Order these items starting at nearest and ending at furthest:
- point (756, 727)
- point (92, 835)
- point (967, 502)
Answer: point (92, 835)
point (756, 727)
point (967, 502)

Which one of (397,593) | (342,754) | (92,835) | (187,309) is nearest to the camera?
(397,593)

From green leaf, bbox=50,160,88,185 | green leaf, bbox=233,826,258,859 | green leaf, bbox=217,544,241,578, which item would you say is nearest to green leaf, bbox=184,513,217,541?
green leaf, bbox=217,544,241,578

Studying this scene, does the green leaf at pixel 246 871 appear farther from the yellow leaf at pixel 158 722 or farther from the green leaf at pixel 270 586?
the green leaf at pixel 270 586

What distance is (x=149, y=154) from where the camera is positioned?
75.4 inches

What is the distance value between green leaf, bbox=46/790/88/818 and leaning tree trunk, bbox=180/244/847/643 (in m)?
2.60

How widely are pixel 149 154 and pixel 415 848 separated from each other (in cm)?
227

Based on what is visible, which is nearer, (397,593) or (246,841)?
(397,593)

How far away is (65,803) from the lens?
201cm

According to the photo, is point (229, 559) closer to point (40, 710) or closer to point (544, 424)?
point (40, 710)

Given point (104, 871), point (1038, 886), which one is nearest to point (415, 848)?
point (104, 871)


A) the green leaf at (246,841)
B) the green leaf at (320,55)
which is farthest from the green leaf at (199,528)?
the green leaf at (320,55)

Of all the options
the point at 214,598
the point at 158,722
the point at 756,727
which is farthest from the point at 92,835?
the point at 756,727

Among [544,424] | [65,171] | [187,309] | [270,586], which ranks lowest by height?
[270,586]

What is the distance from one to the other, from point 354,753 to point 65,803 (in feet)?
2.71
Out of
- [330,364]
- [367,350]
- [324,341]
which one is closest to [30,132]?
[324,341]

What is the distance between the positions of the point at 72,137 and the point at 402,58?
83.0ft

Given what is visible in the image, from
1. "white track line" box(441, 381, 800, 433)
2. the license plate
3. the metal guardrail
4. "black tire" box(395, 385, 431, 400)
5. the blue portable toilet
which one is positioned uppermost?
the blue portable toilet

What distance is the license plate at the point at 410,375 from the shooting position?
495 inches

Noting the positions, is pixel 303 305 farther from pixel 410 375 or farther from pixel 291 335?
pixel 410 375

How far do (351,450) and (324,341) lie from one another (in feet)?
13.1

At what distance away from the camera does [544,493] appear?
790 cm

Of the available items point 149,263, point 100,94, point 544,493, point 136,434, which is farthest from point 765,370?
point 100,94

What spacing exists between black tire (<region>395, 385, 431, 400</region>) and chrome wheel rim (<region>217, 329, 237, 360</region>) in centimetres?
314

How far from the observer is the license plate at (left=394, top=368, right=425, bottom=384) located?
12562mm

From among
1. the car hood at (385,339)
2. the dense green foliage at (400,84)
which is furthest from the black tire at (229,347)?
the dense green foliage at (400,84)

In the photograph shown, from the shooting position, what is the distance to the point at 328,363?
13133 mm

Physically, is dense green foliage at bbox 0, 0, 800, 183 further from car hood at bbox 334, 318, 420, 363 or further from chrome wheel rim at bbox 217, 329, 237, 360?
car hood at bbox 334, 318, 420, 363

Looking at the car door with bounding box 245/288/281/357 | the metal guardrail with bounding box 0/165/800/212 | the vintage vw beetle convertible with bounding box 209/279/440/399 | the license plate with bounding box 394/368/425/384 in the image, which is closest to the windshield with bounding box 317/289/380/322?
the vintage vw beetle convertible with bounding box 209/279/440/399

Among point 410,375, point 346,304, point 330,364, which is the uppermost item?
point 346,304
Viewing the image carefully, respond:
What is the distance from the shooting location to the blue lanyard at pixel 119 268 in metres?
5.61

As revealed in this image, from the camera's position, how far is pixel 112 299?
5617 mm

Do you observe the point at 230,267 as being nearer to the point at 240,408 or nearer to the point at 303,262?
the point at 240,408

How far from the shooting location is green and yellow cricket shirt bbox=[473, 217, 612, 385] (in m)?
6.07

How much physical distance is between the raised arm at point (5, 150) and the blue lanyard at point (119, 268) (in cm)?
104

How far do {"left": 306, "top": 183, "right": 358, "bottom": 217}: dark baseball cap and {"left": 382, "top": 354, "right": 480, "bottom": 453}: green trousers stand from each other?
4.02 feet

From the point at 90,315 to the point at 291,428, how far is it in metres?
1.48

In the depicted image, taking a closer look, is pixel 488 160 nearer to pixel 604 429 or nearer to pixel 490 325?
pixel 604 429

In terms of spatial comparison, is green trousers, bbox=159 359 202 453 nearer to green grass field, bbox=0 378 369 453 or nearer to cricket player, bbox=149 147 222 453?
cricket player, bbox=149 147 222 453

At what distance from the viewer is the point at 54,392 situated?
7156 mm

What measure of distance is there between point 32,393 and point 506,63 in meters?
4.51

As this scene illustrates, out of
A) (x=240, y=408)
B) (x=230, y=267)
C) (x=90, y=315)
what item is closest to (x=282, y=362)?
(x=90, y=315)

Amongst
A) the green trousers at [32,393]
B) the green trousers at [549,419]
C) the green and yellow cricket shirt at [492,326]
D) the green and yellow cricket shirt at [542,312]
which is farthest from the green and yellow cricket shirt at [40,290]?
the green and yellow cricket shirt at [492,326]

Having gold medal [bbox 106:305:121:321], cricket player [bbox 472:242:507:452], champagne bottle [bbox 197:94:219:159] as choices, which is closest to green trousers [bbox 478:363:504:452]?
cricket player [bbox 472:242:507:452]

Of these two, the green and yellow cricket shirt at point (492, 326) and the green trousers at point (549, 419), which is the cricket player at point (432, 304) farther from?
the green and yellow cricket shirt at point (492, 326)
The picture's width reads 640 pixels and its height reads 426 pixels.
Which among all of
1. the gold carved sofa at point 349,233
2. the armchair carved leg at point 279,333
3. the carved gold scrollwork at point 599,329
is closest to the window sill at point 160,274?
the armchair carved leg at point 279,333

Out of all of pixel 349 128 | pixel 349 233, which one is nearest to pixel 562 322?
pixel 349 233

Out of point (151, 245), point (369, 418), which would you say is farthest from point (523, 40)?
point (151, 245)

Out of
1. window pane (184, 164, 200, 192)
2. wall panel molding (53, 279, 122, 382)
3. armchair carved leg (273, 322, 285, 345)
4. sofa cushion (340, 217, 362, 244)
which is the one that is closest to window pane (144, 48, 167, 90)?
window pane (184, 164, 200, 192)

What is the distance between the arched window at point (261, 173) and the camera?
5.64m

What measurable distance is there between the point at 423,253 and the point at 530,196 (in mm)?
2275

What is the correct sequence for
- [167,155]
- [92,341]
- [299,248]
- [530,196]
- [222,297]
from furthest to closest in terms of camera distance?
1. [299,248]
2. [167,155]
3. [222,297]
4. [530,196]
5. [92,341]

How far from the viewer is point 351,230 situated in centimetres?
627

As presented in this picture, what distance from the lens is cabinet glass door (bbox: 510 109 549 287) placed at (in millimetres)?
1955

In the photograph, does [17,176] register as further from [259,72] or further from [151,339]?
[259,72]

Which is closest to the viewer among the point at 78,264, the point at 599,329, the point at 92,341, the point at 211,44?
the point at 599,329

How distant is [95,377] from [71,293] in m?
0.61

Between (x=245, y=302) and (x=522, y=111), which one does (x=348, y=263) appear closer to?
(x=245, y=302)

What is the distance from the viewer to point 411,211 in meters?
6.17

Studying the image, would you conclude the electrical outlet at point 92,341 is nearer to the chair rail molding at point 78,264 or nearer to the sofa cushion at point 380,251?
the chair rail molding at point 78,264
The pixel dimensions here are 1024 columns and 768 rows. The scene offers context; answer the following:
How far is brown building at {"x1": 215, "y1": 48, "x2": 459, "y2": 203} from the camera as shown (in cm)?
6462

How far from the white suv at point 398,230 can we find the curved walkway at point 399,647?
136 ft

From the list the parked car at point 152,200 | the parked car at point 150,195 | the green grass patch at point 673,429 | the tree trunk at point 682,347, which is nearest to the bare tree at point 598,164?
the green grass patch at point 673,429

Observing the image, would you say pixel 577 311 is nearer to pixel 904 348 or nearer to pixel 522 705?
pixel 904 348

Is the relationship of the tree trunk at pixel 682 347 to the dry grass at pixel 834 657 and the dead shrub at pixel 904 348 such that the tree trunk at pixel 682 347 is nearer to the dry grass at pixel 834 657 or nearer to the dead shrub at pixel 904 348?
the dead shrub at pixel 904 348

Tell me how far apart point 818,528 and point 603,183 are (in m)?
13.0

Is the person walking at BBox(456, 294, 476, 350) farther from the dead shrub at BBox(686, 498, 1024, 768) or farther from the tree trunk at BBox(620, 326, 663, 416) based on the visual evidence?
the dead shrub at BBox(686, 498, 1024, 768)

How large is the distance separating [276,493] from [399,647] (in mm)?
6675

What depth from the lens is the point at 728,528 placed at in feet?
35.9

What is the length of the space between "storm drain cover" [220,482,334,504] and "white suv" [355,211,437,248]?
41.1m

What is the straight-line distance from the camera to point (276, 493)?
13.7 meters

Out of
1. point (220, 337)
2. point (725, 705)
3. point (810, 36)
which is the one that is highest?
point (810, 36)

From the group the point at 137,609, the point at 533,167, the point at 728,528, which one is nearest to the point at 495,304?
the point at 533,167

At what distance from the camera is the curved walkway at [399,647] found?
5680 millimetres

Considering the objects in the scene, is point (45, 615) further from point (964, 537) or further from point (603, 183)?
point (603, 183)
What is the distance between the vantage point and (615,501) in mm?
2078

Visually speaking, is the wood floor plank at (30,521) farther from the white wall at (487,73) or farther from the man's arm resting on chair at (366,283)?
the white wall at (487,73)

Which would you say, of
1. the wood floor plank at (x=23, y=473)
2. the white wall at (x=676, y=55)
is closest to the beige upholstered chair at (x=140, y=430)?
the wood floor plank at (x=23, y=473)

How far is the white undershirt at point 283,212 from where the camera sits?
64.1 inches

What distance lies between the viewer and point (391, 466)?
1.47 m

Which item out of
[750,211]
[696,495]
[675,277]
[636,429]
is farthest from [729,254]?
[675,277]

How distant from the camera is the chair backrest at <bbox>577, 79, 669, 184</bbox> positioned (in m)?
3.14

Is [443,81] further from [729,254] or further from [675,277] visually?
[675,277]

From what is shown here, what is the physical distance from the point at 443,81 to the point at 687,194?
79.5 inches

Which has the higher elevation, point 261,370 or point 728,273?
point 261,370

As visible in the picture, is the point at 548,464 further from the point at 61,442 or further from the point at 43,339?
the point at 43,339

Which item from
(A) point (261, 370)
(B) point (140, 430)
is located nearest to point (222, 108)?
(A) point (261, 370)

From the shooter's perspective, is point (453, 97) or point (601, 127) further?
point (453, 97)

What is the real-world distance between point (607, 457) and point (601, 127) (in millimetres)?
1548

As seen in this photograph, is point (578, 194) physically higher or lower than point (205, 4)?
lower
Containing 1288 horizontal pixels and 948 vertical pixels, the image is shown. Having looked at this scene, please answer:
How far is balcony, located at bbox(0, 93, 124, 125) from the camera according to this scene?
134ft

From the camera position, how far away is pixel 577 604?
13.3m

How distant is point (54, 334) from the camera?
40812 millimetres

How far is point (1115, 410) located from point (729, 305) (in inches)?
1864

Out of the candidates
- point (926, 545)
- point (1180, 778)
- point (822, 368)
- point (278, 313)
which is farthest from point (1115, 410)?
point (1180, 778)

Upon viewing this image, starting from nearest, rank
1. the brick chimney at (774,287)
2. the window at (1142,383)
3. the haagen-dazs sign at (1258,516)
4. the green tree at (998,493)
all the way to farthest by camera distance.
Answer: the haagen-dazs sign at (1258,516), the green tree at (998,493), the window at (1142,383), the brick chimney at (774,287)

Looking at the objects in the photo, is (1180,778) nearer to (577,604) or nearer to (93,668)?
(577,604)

....

• TASK OBJECTIVE
Only the lines from the one that contains "From the camera position, how" through the last line should be repeated, each exactly as it stands, with both ends included.

• SOLUTION
From the camera position, how far away is pixel 577 604?
13.3m

How distant is point (54, 334) from the camera?
40812 millimetres

How far is point (1115, 410) located from point (729, 305) (in inches)?
1864

Out of the candidates
- point (926, 545)
- point (1180, 778)
- point (822, 368)
- point (278, 313)
which is farthest from point (1115, 410)?
point (1180, 778)

Upon viewing this image, starting from nearest, rank
1. the brick chimney at (774,287)
2. the window at (1142,383)
3. the haagen-dazs sign at (1258,516)
4. the green tree at (998,493)
all the way to farthest by camera distance.
Answer: the haagen-dazs sign at (1258,516), the green tree at (998,493), the window at (1142,383), the brick chimney at (774,287)

Looking at the objects in the photo, is (1180,778) nearer to (577,604) or nearer to (93,668)?
(577,604)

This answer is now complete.